§ YOUR ASSIGNMENT: In the abstract on the crystal structure of SARS-CoV-2 Orf9b bound to human TOM70, by roughly how many fold does the binding affinity of the Hsp90 EEVD motif to the TOM70 N-terminal domain drop when orf9b occupies the C-terminal domain pocket?

§ PASSAGE FOR REVIEW:
Crystal structure of SARS-CoV-2 Orf9b in complex with human TOM70 suggests unusual virus-host interactions

Although the accessory proteins are considered non-essential for coronavirus replication, accumulating evidences demonstrate they are critical to virus-host interaction and pathogenesis. Orf9b is a unique accessory protein of SARS-CoV-2 and SARS-CoV. It is implicated in immune evasion by targeting mitochondria, where it associates with the versatile adapter TOM70. Here, we determined the crystal structure of SARS-CoV-2 orf9b in complex with the cytosolic segment of human TOM70 to 2.2 angstrom. A central portion of orf9b occupies the deep pocket in the TOM70 C-terminal domain (CTD) and adopts a helical conformation strikingly different from the beta-sheet-rich structure of the orf9b homodimer. Interactions between orf9b and TOM70 CTD are primarily hydrophobic and distinct from the electrostatic interaction between the heat shock protein 90 (Hsp90) EEVD motif and the TOM70 N-terminal domain (NTD). Using isothermal titration calorimetry (ITC), we demonstrated that the orf9b dimer does not bind TOM70, but a synthetic peptide harboring a segment of orf9b (denoted C-peptide) binds TOM70 with nanomolar K-D. While the interaction between C-peptide and TOM70 CTD is an endothermic process, the interaction between Hsp90 EEVD and TOM70 NTD is exothermic, which underscores the distinct binding mechanisms at NTD and CTD pockets. Strikingly, the binding affinity of Hsp90 EEVD motif to TOM70 NTD is reduced by similar to 29-fold when orf9b occupies the pocket of TOM70 CTD, supporting the hypothesis that orf9b allosterically inhibits the Hsp90/TOM70 interaction. Our findings shed light on the mechanism underlying SARS-CoV-2 orf9b mediated suppression of interferon responses.

§ INPUT DATA:
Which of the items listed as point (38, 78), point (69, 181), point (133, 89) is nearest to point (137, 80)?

§ ANSWER BOX: About 29-fold.